Então são organizadas oficinas em que o objetivo inicial é ouvir. Ao longo da trilha, há um fortalecimento dos grupos – muitos formalizam-se como associações –, intercâmbio de técnicas e olhares e experimentação de novas matérias-primas, mais sustentáveis.

Vendas diretas

Bolsas, roupas e outros acessórios do catálogo da Catarina Mina são atualmente comercializados em 40 lojas pelo país e em 17 países, entre eles Emirados Árabes, Estados Unidos e Itália. A grife começou vendendo em multimarcas, e seu carro-chefe eram (e ainda são) as bolsas de crochê – há modelos que custam quase R$ 2000.

A virada do atacado para o varejo começou durante a pandemia. Com dezenas de peças já prontas para entrega, a marca viu as lojas cancelarem quase todos os pedidos. “Vendendo ou não, precisávamos pagar as artesãs”, conta Hissa. Ela então colocou tudo no e-commerce da Catarina Mina.

“Mostramos as histórias de mulheres das duas comunidades que haviam trabalhado naquelas peças e que precisavam do dinheiro para sobreviver. Apostamos na sensibilidade do consumidor, e deu certo.”

Até então, o atacado representava 70% da receita da empresa. Hoje o varejo representa 60% do negócio, com um crescimento do atacado internacional para 20%. O atacado nacional não passa dos 20%.

“Agora queremos crescer ainda mais no varejo on-line e ampliar a distribuição do nosso e-commerce para além do mercado nacional, alcançando também o público final internacional”, diz Hissa, que precisou reestruturar a governança da empresa para este novo passo. 

Kaftan da grife na São Paulo Fashion Week

Nos últimos três anos, a Catarina Mina foi acompanhada pela articuladora de negócios de impacto cearense SOMOS UM. “Na modelação do negócio e nos ajustes na gestão”, diz a fundadora. “Além disso, tivemos um apoio financeiro de um investidor anjo. Além da expansão, no varejo precisamos de capital de giro e de estoque.”

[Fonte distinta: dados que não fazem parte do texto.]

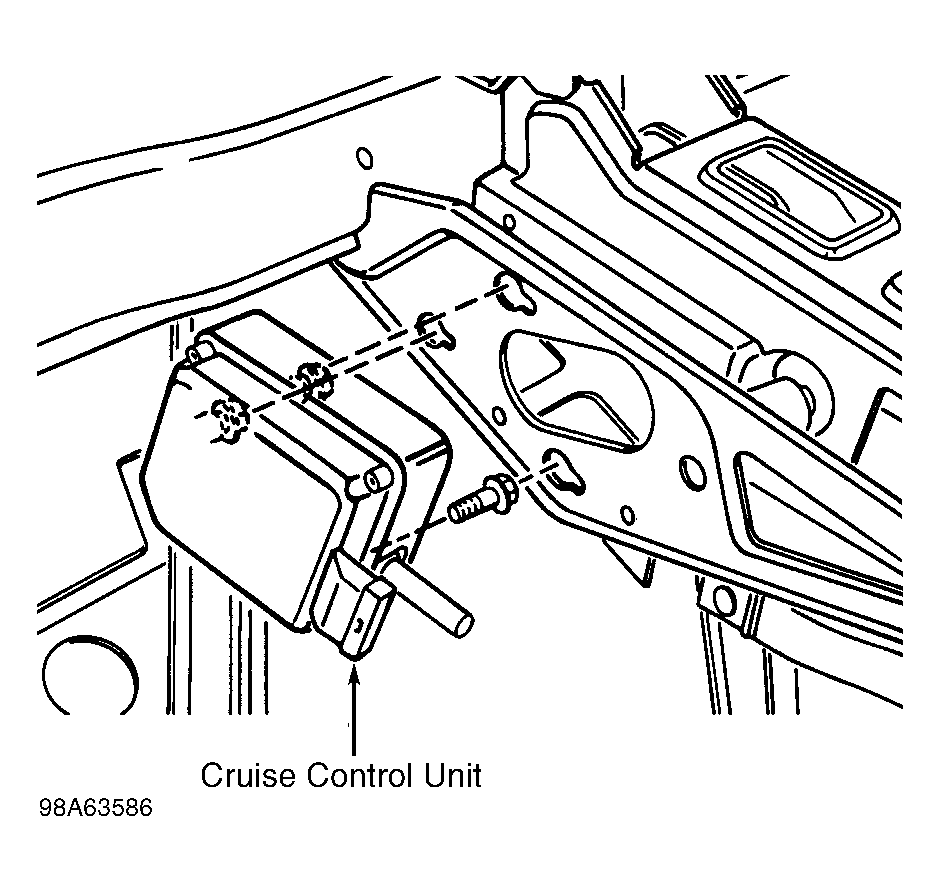 Cruise Control Unit

98A63586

No desfile da São Paulo Fashion Week deste ano, por exemplo, os 40 looks da grife foram criados em três meses, e todos eram peças únicas. “No ano que vem, teremos um planejamento comercial atrelado à coleção, para que algumas peças já estejam disponíveis para venda.”

Mesmo com uma coleção apenas por encomenda, o resultado da estreia na passarela foi um sucesso. O vestido Mandacaru, por exemplo, recebeu 60 pedidos. Feito à mão em renda de filé do Jaguaribe, com detalhes em crochê, a peça é vendida por R$ 3.898,90.